Щенок вскарабкался передними лапами на колено хозяину.

— Выйдем? — вопросительно качнулись уши. — Выйдем? Мне что-то не нравится здесь, в доме. Нехорошо здесь… что-то не так.

— Видишь, Аннуш все не идет.

— Аннуш? — Репейка выбежал к воротам, но тут же вернулся.

— Нет Аннушки, — объяснил он куцым хвостом, — никого нет, и Бодри я не видел. Может, она подстерегает Цилике…

Перед дверью заворковала горлица, на тополе зашумели воробьи, солнце покоилось уже на дальней грани и в его ослепительной печи, казалось, багровеет шлак минувших часов, которому скоро предстоит обуглиться под летучим пеплом вечера.

Но и вечер в этот день приближался словно бы с трудом. С трудом остывал воздух, с трудом разгорелась лампа, с трудом слезали ботинки… Ихарош постелил себе постель и не лег только потому, что не хотел пугать Анну. Еще подумает, что заболел, а ведь никакой хвори у него нет, просто ночь его вымотала, да вино, да сигара.

— Вот ведь осел, — сердился он на себя, — пора бы, кажется, знать. Нет, не стану ложиться и съем все, что принесет… сколько бы ни притащила. Пусть не думает, будто худо мне.

Однако Анна принесла только легкий супец с яйцом и сметаной.
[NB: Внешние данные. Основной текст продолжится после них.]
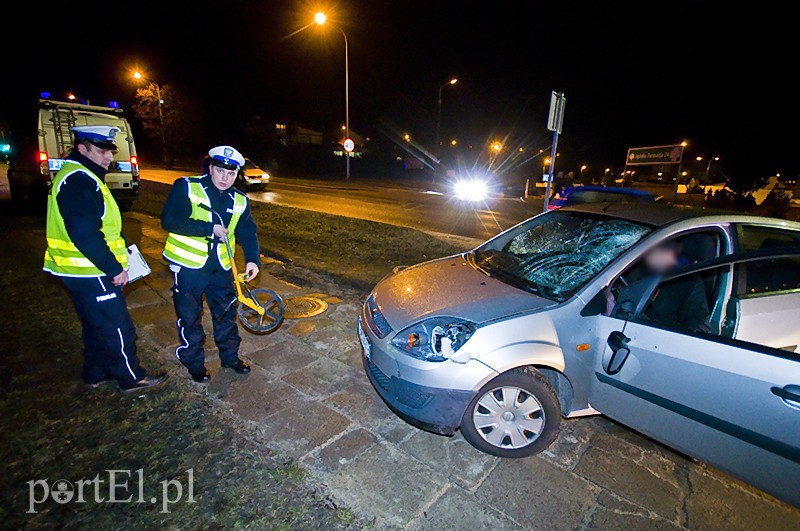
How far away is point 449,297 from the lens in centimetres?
280

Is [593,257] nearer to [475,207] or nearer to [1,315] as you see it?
[1,315]

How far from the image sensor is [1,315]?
13.7ft

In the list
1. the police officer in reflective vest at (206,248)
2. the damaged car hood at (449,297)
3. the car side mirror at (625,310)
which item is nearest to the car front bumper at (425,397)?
the damaged car hood at (449,297)

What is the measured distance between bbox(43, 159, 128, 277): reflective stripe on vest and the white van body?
711 cm

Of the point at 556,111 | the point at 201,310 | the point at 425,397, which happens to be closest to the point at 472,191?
the point at 556,111

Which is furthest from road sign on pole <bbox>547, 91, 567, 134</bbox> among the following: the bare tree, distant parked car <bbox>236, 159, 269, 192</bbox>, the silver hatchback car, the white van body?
the bare tree

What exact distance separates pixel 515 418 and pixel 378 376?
0.96 m

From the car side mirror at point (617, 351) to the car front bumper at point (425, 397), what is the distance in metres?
0.76

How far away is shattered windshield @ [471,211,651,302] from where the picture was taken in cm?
292

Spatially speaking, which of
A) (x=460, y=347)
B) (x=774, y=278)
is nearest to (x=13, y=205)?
(x=460, y=347)

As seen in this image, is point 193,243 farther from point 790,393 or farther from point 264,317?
point 790,393

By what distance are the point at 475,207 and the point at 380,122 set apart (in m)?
46.1

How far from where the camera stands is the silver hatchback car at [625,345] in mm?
1986

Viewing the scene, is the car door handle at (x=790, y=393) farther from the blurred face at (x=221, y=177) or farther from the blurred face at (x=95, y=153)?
the blurred face at (x=95, y=153)
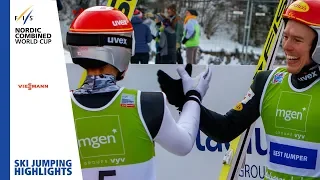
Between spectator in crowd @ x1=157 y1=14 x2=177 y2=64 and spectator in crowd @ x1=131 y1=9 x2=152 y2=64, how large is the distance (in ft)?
1.97

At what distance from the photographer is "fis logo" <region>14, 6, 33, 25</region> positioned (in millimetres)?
2660

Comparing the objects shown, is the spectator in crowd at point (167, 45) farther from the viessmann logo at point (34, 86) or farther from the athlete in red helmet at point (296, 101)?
the viessmann logo at point (34, 86)

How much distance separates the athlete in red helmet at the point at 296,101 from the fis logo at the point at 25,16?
874 millimetres

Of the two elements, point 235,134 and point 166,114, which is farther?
point 235,134

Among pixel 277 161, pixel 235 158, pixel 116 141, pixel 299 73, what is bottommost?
pixel 235 158

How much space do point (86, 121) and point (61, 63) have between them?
0.29 m

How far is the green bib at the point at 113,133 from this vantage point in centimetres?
263

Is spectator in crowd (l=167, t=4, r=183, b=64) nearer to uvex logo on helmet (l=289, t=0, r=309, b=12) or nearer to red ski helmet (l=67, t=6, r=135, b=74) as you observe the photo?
uvex logo on helmet (l=289, t=0, r=309, b=12)

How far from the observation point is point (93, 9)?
2777mm

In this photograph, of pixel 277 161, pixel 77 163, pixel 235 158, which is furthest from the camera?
pixel 235 158

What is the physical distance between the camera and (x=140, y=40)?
9695 millimetres

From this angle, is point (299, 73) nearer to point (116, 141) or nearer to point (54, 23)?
point (116, 141)

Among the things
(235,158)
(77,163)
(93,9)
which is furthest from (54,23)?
(235,158)

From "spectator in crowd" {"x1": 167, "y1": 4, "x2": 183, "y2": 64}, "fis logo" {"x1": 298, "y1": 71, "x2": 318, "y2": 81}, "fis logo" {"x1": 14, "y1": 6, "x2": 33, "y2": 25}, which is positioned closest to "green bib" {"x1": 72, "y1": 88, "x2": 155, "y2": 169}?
"fis logo" {"x1": 14, "y1": 6, "x2": 33, "y2": 25}
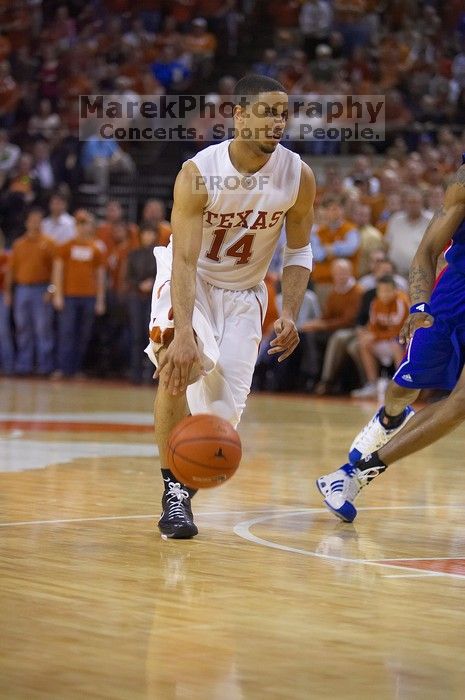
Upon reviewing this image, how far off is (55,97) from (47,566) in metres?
18.1

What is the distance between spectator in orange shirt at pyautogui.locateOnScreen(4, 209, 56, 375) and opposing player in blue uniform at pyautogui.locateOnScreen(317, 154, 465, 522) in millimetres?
11731

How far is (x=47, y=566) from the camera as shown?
511 cm

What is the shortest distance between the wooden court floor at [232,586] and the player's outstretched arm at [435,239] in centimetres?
109

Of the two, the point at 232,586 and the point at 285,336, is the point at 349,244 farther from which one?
the point at 232,586

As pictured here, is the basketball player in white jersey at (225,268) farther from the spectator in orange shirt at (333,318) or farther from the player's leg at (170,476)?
the spectator in orange shirt at (333,318)

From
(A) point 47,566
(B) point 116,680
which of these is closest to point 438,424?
(A) point 47,566

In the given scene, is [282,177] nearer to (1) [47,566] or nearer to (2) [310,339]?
(1) [47,566]

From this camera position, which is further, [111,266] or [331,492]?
[111,266]

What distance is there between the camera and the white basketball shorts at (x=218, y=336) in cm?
589

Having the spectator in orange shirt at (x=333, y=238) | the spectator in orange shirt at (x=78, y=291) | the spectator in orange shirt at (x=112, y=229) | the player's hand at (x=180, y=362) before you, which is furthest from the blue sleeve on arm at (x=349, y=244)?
the player's hand at (x=180, y=362)

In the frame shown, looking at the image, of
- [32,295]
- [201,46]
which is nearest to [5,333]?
[32,295]

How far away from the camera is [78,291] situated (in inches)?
694

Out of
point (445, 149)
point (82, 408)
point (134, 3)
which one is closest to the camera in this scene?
point (82, 408)

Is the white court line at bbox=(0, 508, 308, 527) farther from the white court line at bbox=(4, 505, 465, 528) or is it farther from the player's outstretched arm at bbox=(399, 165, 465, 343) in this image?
the player's outstretched arm at bbox=(399, 165, 465, 343)
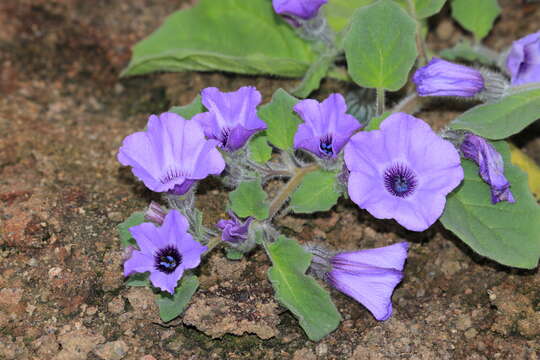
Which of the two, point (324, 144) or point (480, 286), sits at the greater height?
point (324, 144)

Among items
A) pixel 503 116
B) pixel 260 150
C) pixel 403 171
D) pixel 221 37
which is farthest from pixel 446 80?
pixel 221 37

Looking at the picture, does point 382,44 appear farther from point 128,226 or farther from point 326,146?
point 128,226

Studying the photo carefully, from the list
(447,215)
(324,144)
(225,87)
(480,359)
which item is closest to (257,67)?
(225,87)

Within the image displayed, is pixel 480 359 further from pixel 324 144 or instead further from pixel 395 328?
pixel 324 144

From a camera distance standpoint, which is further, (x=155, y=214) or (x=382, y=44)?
(x=382, y=44)

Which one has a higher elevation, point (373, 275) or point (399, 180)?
point (399, 180)
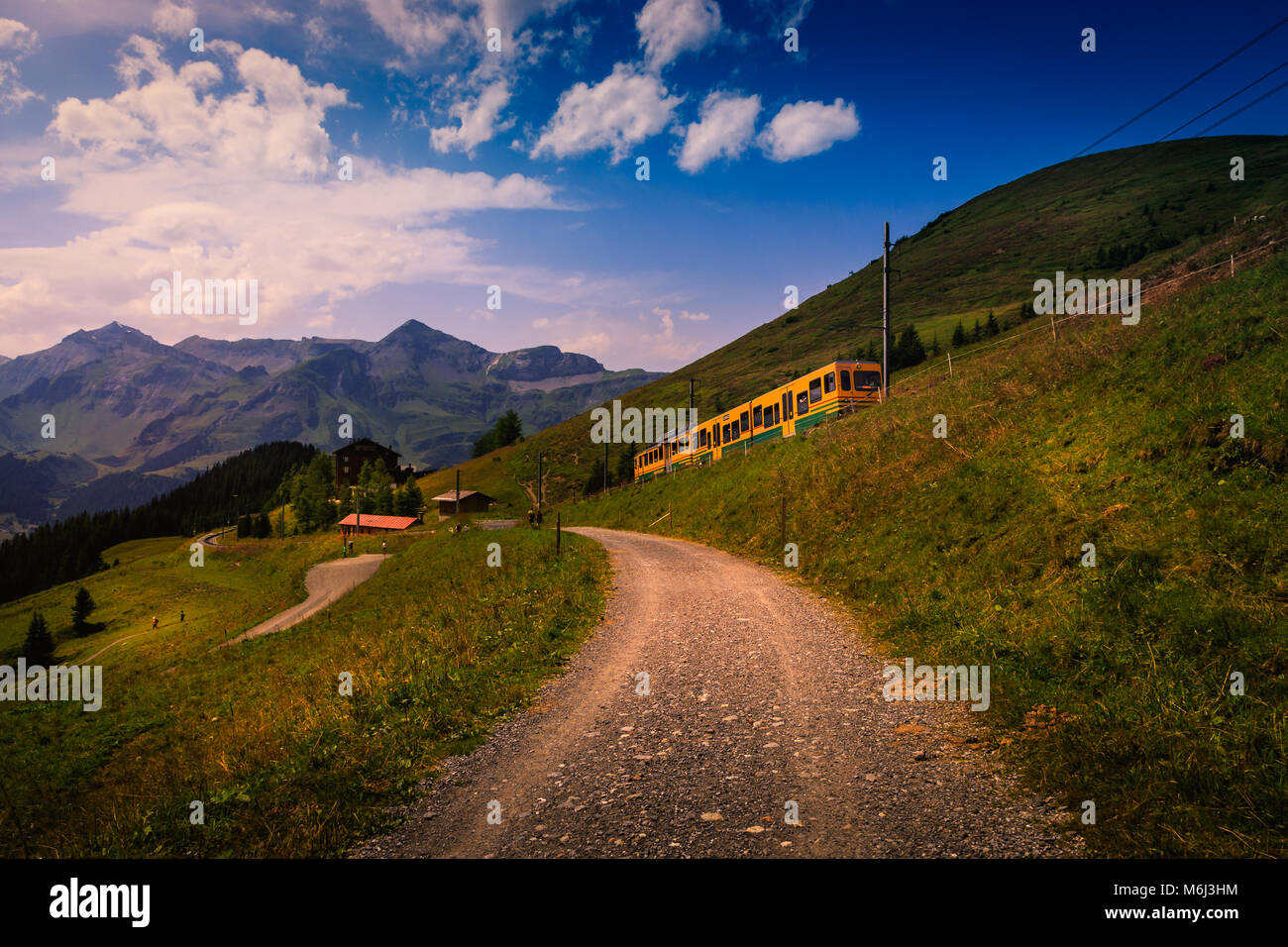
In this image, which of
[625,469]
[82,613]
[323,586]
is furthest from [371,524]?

— Вот что полагается на ужин кутилам! А вы уж и постелили, отец?

— Делать было нечего, вот и постелил, чего тебе возиться.

— Уж не захворали вы?

— С чего бы… и стелю себе не впервой. Надеюсь, бедного Лайоша ты не этим супом кормила?

— «Бедный» Лайош слопал на ужин целую гору рыбы, ведь полная тарелка еще оставалась… с полудня пять сдобных булок умял, а потом запил бутылочкой вина, бедняжка… сейчас сюда прийти хотел… Ну, это уж нет! Так он сейчас делает вид, будто злится. Сидит, сопит, переваривает. Ничего, скоро в постель завалится… храпом, «бедненький», картинки со стены посрывает, а я лежи, вертись с боку на бок без сна, его же не добудишься…

— Вот я тебе свисток принесу из города. Посвистишь, он и проснется.

— Значит, пойдете все-таки, отец?

— Ясно, пойду. Выйду на заре, потихоньку да полегоньку. За полтора-два часа я уж и там, а вечером домой. Аптекарь парочку анекдотов хороших расскажет… Да, слушай, а ведь суп твой вроде лекарства… Собаке что дашь?

При слове «собака» Репейка, виляя хвостом, подлетел к Анне.

— Вот он я, — сообщил куцый хвостик, — словно бы обо мне речь шла.

Аннушка ласково щелкнула Репейку по носу.

— А ты так-таки все понимаешь? Ну что ж, по крайней мере узнаешь, что сегодня постный день у тебя.